Recommended Films: Culture Shock (2019), Dead Crossing (2011), La Quinceañera (2017)

 

Guillermo del Toro

What is there to say about Guillermo del Toro that has not already been said? Del Toro is a darling of the horror community, writing and directing films such as Pan’s Labyrinth (2006)The Devil’s Backbone (2001), and The Shape of Water (2017). His reputation as a writer and director is well earned, and it is rare for del Toro’s projects to receive anything but critical acclaim.

Besides his cinematic work, del Toro is a beacon of positivity and support for the horror community and new artists. Del Toro is a staunch supporter of the arts and even tours his collection of art and artifacts for the world to enjoy! His dark but whimsical and fantastically realistic films echo del Toro’s personality, and, just like him, are universally beloved!

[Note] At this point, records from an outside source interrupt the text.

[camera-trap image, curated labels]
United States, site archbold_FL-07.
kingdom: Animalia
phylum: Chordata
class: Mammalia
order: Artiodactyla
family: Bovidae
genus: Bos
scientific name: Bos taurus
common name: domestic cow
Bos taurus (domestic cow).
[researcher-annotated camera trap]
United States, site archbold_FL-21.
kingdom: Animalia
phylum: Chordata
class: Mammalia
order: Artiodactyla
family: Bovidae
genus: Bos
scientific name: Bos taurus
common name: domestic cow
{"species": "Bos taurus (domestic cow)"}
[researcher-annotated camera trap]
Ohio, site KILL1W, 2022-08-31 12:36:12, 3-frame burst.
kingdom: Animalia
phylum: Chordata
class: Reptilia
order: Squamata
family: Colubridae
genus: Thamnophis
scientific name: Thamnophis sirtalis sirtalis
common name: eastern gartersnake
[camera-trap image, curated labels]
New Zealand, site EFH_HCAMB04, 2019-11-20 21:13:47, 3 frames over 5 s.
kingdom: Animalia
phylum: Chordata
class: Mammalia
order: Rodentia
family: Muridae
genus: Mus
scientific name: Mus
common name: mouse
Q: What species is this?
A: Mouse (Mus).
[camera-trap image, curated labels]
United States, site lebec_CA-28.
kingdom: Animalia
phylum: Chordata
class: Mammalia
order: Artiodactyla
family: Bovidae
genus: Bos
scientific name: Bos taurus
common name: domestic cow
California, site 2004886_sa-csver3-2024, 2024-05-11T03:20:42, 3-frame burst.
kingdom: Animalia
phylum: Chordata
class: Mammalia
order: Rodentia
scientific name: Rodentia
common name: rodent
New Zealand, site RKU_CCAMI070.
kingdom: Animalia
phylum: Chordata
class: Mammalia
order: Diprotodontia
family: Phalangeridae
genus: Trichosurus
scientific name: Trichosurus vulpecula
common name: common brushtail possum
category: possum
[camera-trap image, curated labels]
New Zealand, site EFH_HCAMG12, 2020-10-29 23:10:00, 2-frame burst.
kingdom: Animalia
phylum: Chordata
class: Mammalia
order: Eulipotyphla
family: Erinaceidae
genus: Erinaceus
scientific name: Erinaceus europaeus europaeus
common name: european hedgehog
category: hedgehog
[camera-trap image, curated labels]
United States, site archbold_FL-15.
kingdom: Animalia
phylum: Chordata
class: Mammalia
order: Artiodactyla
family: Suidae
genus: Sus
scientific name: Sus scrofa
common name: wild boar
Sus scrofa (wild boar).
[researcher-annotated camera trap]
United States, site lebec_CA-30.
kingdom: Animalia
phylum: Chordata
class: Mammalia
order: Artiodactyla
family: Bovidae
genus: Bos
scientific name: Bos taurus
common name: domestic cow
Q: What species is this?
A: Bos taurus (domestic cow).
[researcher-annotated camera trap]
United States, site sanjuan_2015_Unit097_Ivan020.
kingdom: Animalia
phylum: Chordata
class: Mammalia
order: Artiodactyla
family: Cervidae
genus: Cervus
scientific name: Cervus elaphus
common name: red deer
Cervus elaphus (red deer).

Recommended Films: Pan’s Labyrinth (2006)The Devil’s Backbone (2001)The Shape of Water (2017)

 

Latinx horror has grown significantly within the past decade. Every year we see more horrifying flicks from Latinx directors, writers, and producers, with Mexico among their origins. It is exciting to see such a rich culture and tradition explored in genre film by those closest to it. So, in closing, Viva el horror! Viva México! Y vivan los directores!